Indeed, says Lois Hobson, who runs the South Africa Career Development Internship program, the undertaking has become so attractive to the students that there is now a shortage of firms in which to place them. She is now looking for corporations and not-for-profit institutions to join the effort.
The internship program is the brainchild of the late Bishop John Walker, dean of Washington Cathedral, whose fear it was that freedom would find South African blacks unprepared for the leadership roles their new status would demand.
While other activists were demonstrating at the South African Embassy here, or building shantytowns on college campuses or demanding that American corporations and universities purge their portfolios of stock of companies doing business in South Africa -- all in an effort to hasten the collapse of apartheid -- Walker was asking: What then?
Walker, who was among those arrested at the embassy during the early days of the Free South Africa movement led by TransAfrica, later dismayed the mainstream activists by organizing a campaign to encourage U.S.-based companies in South Africa to provide accelerated training for their black employees rather than merely quit the country.
His was a more pragmatic approach -- an effort to lay the groundwork for a peaceful transition to majority rule. It was this pragmatism that led him to enlist Africare, of which he was chairman, to undertake the internship program.
"Most American-educated southern Africans used to return home with their diplomas, but without practical experience, and they were routinely frustrated in their efforts to find work at the professional level," Hobson said. "The firms there were willing to hire them if they had the experience, but they didn't want to give them that experience."
The internship program -- together with heightened expectations of a peaceful end to apartheid -- is changing that, she said.
"The success and excitement of the first year has generated a booming interest among the students here as well as among blacks in southern Africa," she said in a recent interview. "There has been a tremendous influx of applications for the program. In fact, the interest has mushroomed more quickly than our ability to place them. This is our dilemma.

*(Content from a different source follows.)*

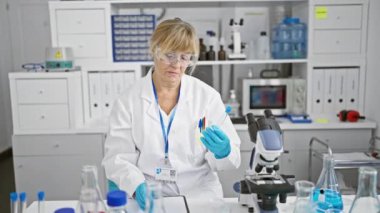 Ciddi, sarışın, orta yaşlı bir bilim adamı, notlar alıyor ve çığır açan tıbbi araştırmalara dalmış, hareketli bir laboratuarda test tüpü tutuyor.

The excitement and enthusiasm for the program would be even greater if there were more opportunities available in the private sector."
The program, funded by grants from IBM, Texaco and the Ford Foundation, provides six-month internships in both commercial and non-profit firms. The for-profit firms are expected to pay the interns' stipends; Africare supplements the salaries for the non-profit institutions.
Hobson said the program does not compete with the efforts of black Americans to land jobs in their areas of training, since the Americans are interested in permanent employment. "Participation is limited to those southern Africans who have earned at least a bachelor's degree -- preferably a master's -- and who need the practical experience to get their careers started back home," she said. Most of the degrees are in business administration, banking and finance, science, engineering, public administration, social work and law.
"We don't pretend that we are solving all the problems that the end of apartheid will introduce," Hobson said. "But there's no doubt that the program is helping in important ways. Practical training opportunities are virtually nonexistent in South Africa and Namibia, and without practical exposure, the students miss the enhancement and validation of their U.S.-based academic preparation."
The internship program is based on the assumption that the process already underway in South Africa will lead to the demise of apartheid. Lucas and Hobson are working to provide a positive answer to Bishop Walker's insistent question: What then?